In your copy, reproduce each entry exactly and include no picture.

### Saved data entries
== Segment start ==

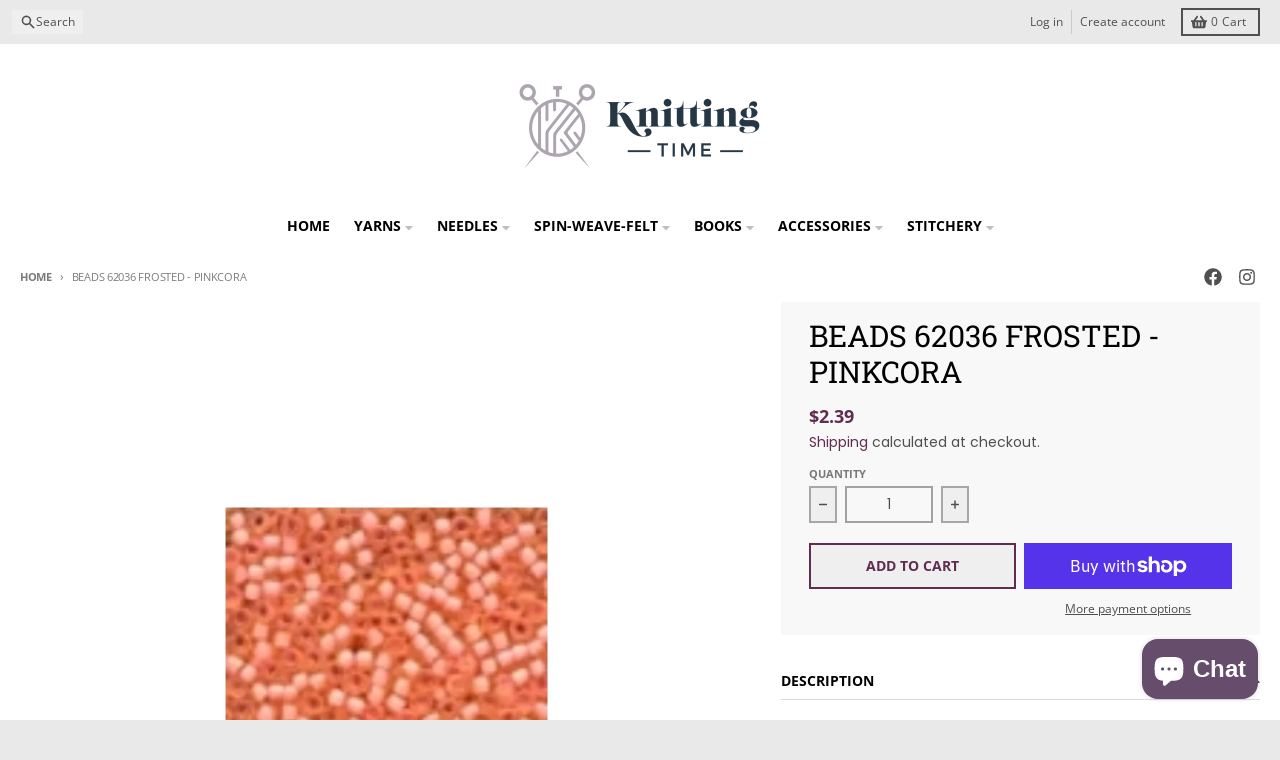

--- FILE ---
content_type: text/javascript
request_url: https://knittingtime.com/cdn/shop/t/8/assets/modal-predictive-search.js?v=34559312376726628231751121543
body_size: -417
content:
import{c as a}from"vendors/focus-trap.esm";class i extends HTMLElement{constructor(){super(),this.searchButtons=document.querySelectorAll('button[aria-controls="ModalPredictiveSearch"]'),this.overlay=this.querySelector(".predictive__overlay"),this.searchButtons.forEach(e=>{e.addEventListener("click",t=>{this.activeSearchButton=t.target,this.openModal()})}),this.overlay.addEventListener("click",()=>this.closeModal()),this.focusTrap=a(this,{initialFocus:!1,escapeDeactivates:!1})}openModal(){this.setAttribute("aria-modal","true"),this.focusTrap.activate();const e=this.querySelector(".predictive__input");e&&e.focus()}closeModal(){this.setAttribute("aria-modal","false"),this.focusTrap.deactivate()}}customElements.define("modal-predictive-search",i);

== Segment end ==

### Written reply
--- FILE ---
content_type: text/javascript
request_url: https://knittingtime.com/cdn/shop/t/8/assets/modal-predictive-search.js?v=34559312376726628231751121543
body_size: -417
content:
import{c as a}from"vendors/focus-trap.esm";class i extends HTMLElement{constructor(){super(),this.searchButtons=document.querySelectorAll('button[aria-controls="ModalPredictiveSearch"]'),this.overlay=this.querySelector(".predictive__overlay"),this.searchButtons.forEach(e=>{e.addEventListener("click",t=>{this.activeSearchButton=t.target,this.openModal()})}),this.overlay.addEventListener("click",()=>this.closeModal()),this.focusTrap=a(this,{initialFocus:!1,escapeDeactivates:!1})}openModal(){this.setAttribute("aria-modal","true"),this.focusTrap.activate();const e=this.querySelector(".predictive__input");e&&e.focus()}closeModal(){this.setAttribute("aria-modal","false"),this.focusTrap.deactivate()}}customElements.define("modal-predictive-search",i);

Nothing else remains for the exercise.